Groove Capital's founding partner on maximizing the upside to investment risks.
Many people choose not to angel invest due to a fear of losing everything. It’s a fair concern; angel investing is risky, and one should not do it if they can’t afford the losses. But what if there was a way to invest where you couldn’t lose? What if you could zero out your chances of losing everything, leaving only the upside?
With the right strategy and mindset, I think that’s possible. Let me show you how.
In the following, you’re going to make a hypothetical $100,000 investment in a Minnesota-based technology company, and I’m going to show you how to get $100,000 in value from the process, regardless of the performance of your investment.
Before jumping into this exercise, there are a few caveats. First, if you only have $100,000 to invest, you need to spread it out—put $10,000 into 10 startups; portfolio strategy works. Secondly, angel investing is a team sport. Angels generally work together in groups to identify startups and founders who have a demonstrated ability to capture a compelling market opportunity. Now, back to your new investment.
Assuming you’ve invested in a qualified business that has been approved by the Minnesota Angel Tax Credit program, your $100,000 investment will net you a $25,000 tax credit in your annual state filing…$75,000 to go.
When you angel invest, you’re often doing it with other high net worth individuals; this may include fellow business owners, C-suite executives and successful entrepreneurs. This is especially true when you invest as a part of a group, like the Groove Investment Group. When movers and shakers get together amazing things can happen: business deals get done, tips on other investments are shared, and real value is generated for your business and/or personal finances. Give it time and you’ll receive $25,000 in value simply by putting yourself into a new stratosphere…$50,000 to go.

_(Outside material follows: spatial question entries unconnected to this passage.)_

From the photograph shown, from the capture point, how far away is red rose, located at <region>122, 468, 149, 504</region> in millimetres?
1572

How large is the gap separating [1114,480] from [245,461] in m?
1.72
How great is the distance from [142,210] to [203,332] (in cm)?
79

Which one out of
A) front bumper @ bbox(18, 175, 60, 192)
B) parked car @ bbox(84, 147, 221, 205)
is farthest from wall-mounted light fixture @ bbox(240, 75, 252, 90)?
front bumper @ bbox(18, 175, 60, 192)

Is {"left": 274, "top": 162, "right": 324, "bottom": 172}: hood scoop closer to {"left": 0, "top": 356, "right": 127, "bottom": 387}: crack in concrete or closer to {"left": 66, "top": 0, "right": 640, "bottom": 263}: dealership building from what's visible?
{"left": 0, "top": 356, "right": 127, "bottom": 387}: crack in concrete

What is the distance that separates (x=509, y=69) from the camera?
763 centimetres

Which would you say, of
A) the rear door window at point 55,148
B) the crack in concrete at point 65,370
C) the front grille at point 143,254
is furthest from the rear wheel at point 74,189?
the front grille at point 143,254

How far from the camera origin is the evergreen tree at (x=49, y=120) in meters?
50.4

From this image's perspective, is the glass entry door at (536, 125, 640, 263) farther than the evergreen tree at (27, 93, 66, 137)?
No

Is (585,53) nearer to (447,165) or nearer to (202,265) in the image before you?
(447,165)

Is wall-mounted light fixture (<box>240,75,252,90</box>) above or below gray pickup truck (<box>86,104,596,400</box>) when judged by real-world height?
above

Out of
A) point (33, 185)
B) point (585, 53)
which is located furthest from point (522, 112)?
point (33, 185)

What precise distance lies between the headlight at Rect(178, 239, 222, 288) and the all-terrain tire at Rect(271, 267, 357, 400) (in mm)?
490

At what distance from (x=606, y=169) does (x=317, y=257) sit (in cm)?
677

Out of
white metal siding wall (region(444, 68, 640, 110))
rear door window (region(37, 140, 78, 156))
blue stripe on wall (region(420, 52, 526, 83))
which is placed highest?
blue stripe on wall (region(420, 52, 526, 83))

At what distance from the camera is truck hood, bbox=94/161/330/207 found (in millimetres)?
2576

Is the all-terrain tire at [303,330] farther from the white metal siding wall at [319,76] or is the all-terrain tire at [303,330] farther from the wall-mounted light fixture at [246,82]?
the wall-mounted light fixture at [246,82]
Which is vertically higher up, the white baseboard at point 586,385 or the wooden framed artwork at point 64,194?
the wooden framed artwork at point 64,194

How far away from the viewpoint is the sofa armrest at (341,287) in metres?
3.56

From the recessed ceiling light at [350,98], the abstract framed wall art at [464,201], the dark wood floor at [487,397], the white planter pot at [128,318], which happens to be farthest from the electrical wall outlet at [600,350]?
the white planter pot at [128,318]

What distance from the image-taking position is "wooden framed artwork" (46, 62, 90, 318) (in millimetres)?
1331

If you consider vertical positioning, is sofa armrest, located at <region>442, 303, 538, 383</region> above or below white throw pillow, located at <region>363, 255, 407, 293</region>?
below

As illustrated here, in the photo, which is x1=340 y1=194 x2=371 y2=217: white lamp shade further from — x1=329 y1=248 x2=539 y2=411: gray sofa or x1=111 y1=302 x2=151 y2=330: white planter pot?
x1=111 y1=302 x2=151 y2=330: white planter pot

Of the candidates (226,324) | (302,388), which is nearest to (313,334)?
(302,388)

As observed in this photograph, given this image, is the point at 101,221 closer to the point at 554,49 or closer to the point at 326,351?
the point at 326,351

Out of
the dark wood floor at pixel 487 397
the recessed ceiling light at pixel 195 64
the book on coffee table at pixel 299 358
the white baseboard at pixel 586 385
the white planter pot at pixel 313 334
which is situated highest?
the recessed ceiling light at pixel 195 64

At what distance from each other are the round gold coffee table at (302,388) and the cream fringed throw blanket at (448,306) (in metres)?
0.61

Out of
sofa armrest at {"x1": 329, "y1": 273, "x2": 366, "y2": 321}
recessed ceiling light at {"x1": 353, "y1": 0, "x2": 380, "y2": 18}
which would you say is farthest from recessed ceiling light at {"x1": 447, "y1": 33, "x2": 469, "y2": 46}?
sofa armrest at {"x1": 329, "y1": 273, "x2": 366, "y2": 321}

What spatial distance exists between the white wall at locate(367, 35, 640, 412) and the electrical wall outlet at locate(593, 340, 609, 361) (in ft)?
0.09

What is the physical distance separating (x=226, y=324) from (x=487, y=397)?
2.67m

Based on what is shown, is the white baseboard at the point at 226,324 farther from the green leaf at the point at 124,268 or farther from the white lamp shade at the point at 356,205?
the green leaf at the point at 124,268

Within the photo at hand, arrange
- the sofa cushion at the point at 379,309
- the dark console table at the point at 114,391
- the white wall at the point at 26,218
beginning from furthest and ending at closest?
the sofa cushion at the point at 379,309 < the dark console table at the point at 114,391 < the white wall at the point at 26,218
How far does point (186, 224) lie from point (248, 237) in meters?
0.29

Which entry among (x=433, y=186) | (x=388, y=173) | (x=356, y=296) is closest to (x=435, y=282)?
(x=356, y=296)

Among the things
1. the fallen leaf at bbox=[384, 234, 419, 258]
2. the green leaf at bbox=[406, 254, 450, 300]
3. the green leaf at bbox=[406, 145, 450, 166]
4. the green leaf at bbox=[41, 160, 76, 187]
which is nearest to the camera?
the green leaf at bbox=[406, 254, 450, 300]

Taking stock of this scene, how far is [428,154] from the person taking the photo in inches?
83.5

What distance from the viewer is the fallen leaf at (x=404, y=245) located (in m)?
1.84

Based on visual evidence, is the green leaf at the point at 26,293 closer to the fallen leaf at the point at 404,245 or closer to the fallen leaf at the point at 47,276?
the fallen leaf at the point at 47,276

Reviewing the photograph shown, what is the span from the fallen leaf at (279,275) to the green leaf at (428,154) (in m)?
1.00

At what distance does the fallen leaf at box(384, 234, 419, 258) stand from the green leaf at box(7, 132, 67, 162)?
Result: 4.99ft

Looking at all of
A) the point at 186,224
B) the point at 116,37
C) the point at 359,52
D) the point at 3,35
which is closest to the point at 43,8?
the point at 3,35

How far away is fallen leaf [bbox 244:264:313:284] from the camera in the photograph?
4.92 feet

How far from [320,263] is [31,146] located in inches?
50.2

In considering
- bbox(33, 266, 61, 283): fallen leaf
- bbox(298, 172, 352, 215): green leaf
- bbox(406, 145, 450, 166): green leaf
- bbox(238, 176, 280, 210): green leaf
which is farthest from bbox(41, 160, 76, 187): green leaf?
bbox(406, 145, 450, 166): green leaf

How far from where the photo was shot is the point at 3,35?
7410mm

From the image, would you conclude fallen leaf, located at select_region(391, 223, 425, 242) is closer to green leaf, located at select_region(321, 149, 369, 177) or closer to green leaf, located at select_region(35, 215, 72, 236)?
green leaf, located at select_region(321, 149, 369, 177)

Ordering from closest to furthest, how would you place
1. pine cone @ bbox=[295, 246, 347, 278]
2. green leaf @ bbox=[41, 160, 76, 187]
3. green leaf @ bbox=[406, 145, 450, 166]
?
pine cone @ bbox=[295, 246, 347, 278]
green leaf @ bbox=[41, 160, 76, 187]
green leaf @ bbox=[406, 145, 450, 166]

By the time we finish our formal education, much of what we learn is done on the job. Specialization leads to a rich understanding of a specific market, but it may also limit one’s exposure to emerging markets, models, and technologies. This next $25,000 chunk I would consider the cost of continuing education. Startups are messy and highly uncharted. As an angel investor, you may get asked to help the entrepreneur through things that neither of you know much about. Multiply this learning across your portfolio and you’ll end up with a PhD in market theory and survivability. Applying your newfound knowledge to your day-to-day work responsibilities and you’re looking at a measurable ROI…$25,000 to go.
This last $25,000 is a little squishy, but you really never know what type of impact your investment is going to create. Case in point, my failed startup resulted in a $25,000 loss to two local angels in 2013. That failure was the primary motivation for me to co-found BETA and Twin Cities Startup Week. Both organizations have either directly or indirectly created opportunities for the very same investors to invest in many other Minnesota-based startups, who have a leg-up, thanks in part to the resources created by those two organizations. What they lost ultimately paid dividends for them, and for this community.
And there we are, $100,000 in value. Congrats! By taking advantage of tax savings, investing in yourself, and leveraging your newly created network, you will have successfully removed the risk of losing everything, while leaving the most exciting part of startup investing—the upside!
Yes, this is a rosy view for something that has material risks involved. But the point is that, despite what your financial advisor may be telling you, angel investing is not a win or lose game. When you do it right, and when you do it with others, it’s less risky than you might think and abundantly fulfilling.